Vor Mittag kam ich nie aus dem Bett. Bis zu meiner Exmatrikulation, ich zählte bereits die Tage, war es nur noch eine Frage der Zeit. Wenn ich mit meiner Tagesroutine wie Zeitung lesen und stundenlang frühstücken fertig war, machte ich mich entweder für meine Schicht in der Bar fertig oder saß bis in die Abendstunden auf der Fensterbank meiner Küche, von wo aus ich den gesamten Straßenbereich, samt angrenzender Häuser, bestens im Blick hatte. Und wie es sich für einen echten Nachbarschafts-Spion mit voyeuristischen Tendenzen gehört, hatte ich mir ein Fernglas zugelegt. Dann zündete ich mir eine Kippe nach der nächsten an und schaute wie ein Spanner in fremde Stuben.

Es hatte etwas Schmieriges, aber mein eigenes Leben fühlte sich dadurch aufregender an.

Ich wusste inzwischen einiges über meine Nachbarn. Es wirkte auf mich so faszinierend, dass mir in den Sinn kam, mein Studium sofort an den Nagel zu hängen und das zu machen, was ich wirklich wollte: Detektiv spielen, Leute beobachten, filmen. Am liebsten stellte ich mir vor, dass ich wie James Stewart in Hitchcocks: "Das Fenster zum Hof" erst einem dunklen Geheimnis und dann einem Mörder auf die Spur kommen würde. Natürlich war das nichts als eine Ausrede, um mich vor den lahmen Vorlesungen über Finanzwesen zu drücken.

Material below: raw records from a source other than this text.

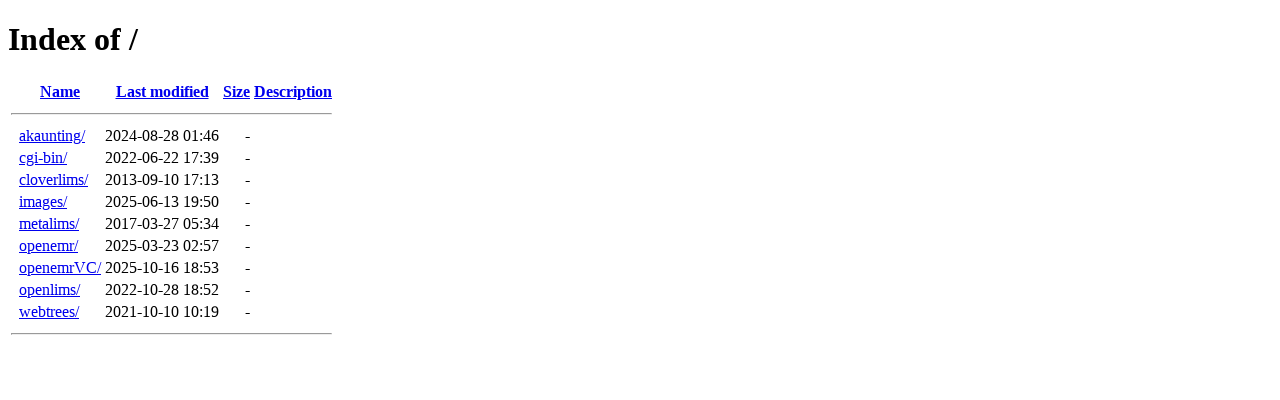

--- FILE ---
content_type: text/html;charset=ISO-8859-1
request_url: https://mindvisionhosting.com/?C=S;O=A
body_size: 2008
content:
<!DOCTYPE HTML PUBLIC "-//W3C//DTD HTML 4.01//EN" "http://www.w3.org/TR/html4/strict.dtd">
<html>
 <head>
  <title>Index of /</title>
 </head>
 <body>
<h1>Index of /</h1>
  <table>
   <tr><th valign="top">&nbsp;</th><th><a href="?C=N;O=A">Name</a></th><th><a href="?C=M;O=A">Last modified</a></th><th><a href="?C=S;O=D">Size</a></th><th><a href="?C=D;O=A">Description</a></th></tr>
   <tr><th colspan="5"><hr></th></tr>
<tr><td valign="top">&nbsp;</td><td><a href="akaunting/">akaunting/</a>             </td><td align="right">2024-08-28 01:46  </td><td align="right">  - </td><td>&nbsp;</td></tr>
<tr><td valign="top">&nbsp;</td><td><a href="cgi-bin/">cgi-bin/</a>               </td><td align="right">2022-06-22 17:39  </td><td align="right">  - </td><td>&nbsp;</td></tr>
<tr><td valign="top">&nbsp;</td><td><a href="cloverlims/">cloverlims/</a>            </td><td align="right">2013-09-10 17:13  </td><td align="right">  - </td><td>&nbsp;</td></tr>
<tr><td valign="top">&nbsp;</td><td><a href="images/">images/</a>                </td><td align="right">2025-06-13 19:50  </td><td align="right">  - </td><td>&nbsp;</td></tr>
<tr><td valign="top">&nbsp;</td><td><a href="metalims/">metalims/</a>              </td><td align="right">2017-03-27 05:34  </td><td align="right">  - </td><td>&nbsp;</td></tr>
<tr><td valign="top">&nbsp;</td><td><a href="openemr/">openemr/</a>               </td><td align="right">2025-03-23 02:57  </td><td align="right">  - </td><td>&nbsp;</td></tr>
<tr><td valign="top">&nbsp;</td><td><a href="openemrVC/">openemrVC/</a>             </td><td align="right">2025-10-16 18:53  </td><td align="right">  - </td><td>&nbsp;</td></tr>
<tr><td valign="top">&nbsp;</td><td><a href="openlims/">openlims/</a>              </td><td align="right">2022-10-28 18:52  </td><td align="right">  - </td><td>&nbsp;</td></tr>
<tr><td valign="top">&nbsp;</td><td><a href="webtrees/">webtrees/</a>              </td><td align="right">2021-10-10 10:19  </td><td align="right">  - </td><td>&nbsp;</td></tr>
   <tr><th colspan="5"><hr></th></tr>
</table>
</body></html>
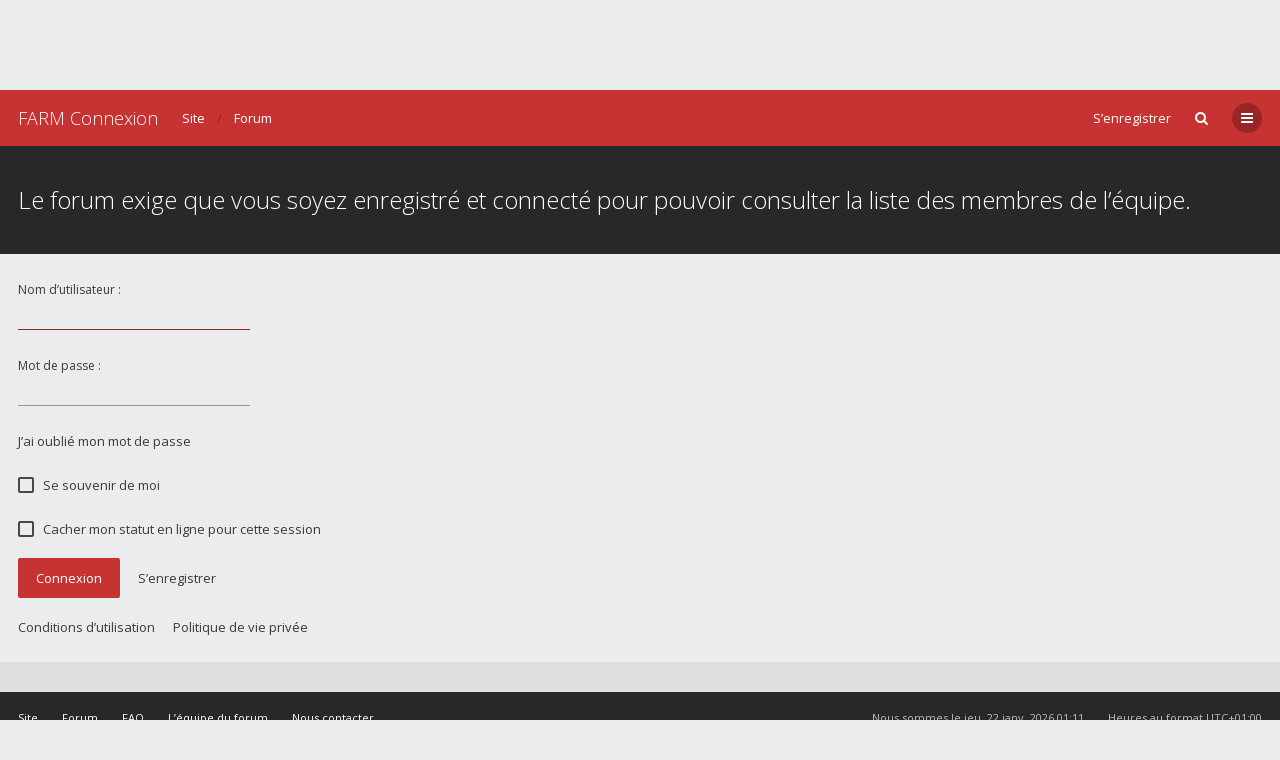

--- FILE ---
content_type: text/html; charset=utf-8
request_url: https://www.google.com/recaptcha/api2/aframe
body_size: 248
content:
<!DOCTYPE HTML><html><head><meta http-equiv="content-type" content="text/html; charset=UTF-8"></head><body><script nonce="pEXpyZChNS6C8ddpx-76gw">/** Anti-fraud and anti-abuse applications only. See google.com/recaptcha */ try{var clients={'sodar':'https://pagead2.googlesyndication.com/pagead/sodar?'};window.addEventListener("message",function(a){try{if(a.source===window.parent){var b=JSON.parse(a.data);var c=clients[b['id']];if(c){var d=document.createElement('img');d.src=c+b['params']+'&rc='+(localStorage.getItem("rc::a")?sessionStorage.getItem("rc::b"):"");window.document.body.appendChild(d);sessionStorage.setItem("rc::e",parseInt(sessionStorage.getItem("rc::e")||0)+1);localStorage.setItem("rc::h",'1769040704977');}}}catch(b){}});window.parent.postMessage("_grecaptcha_ready", "*");}catch(b){}</script></body></html>

--- FILE ---
content_type: text/css
request_url: http://forum.farm-connexion.com/ext/phpbb/ads/styles/ravaio/theme/phpbbads.css?assets_version=85
body_size: 1253
content:
.phpbb-ads-center {
	display: flex;
	justify-content: center;
}

.phpbbad-slide-up {
	position: fixed;
	bottom: 0;
	left: 0;
	right: 0;
	transition: transform 0.3s cubic-bezier(0.6, 0, 0.1, 1);
	transform: translateY(100%);
}

.phpbbad-slide-up-center {
	text-align: center;
}

.phpbbad-slide-up-close {
	background-color: #1976D2;
	box-shadow: 0 2px 5px rgba(0,0,0,0.42);
	color: #FAFAFA;

	border-radius: 100%;
	cursor: pointer;
	display: inline-block;
	font-size: 18px;
	height: 33px;
	line-height: 32px;
	margin-bottom: 9px;
	overflow: hidden;
	text-align: center;
	transition:
		background-color .18s cubic-bezier(0.6, 0, 0.1, 1),
		box-shadow .18s cubic-bezier(0.6, 0, 0.1, 1),
		transform .18s cubic-bezier(0.6, 0, 0.1, 1);
	width: 33px;
	z-index: 1;
}

.phpbbad-slide-up-close:hover {
	box-shadow: 0 3px 7px rgba(0, 0, 0, 0.6);
	color: #FAFAFA;
}

.phpbb-ads-button {
	font-size: 13px;
	vertical-align: middle;
	background: #e3e3e3;
	background: linear-gradient(to bottom, #e3e3e3 0%, #f7f7f7 100%);
	border: solid 1px #afafaf;
	box-shadow: inset 1px 1px 2px #ffffff;
	margin: 2px 0;
	padding: 3px 8px;
}

.phpbb-ads-button:hover {
	border-color: #bc2a4d;
	color: #bc2a4d;
	cursor: pointer;
}

.phpbb-ads-button:active {
	background: #c3c3c3;
}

Alles, was nach Verbrechen roch, zog mich an. Es wäre eine Lüge zu behaupten, die verschwundenen Mädchen würden meine Phantasie nicht beflügeln. Ich musste pervers sein. Anders konnte ich mir mein Interesse an diesen unaufgeklärten und wahrscheinlichen Morden nicht erklären.

Ich blätterte zurück zu dem Artikel und las ihn erneut. Dann schnappte ich mir meine Kaffeetasse und machte mich wieder ans Beobachten, im Hinterkopf stets die Frage, wer von meinen Nachbarn ein Mörder sein könnte. Verdächtig waren sie alle.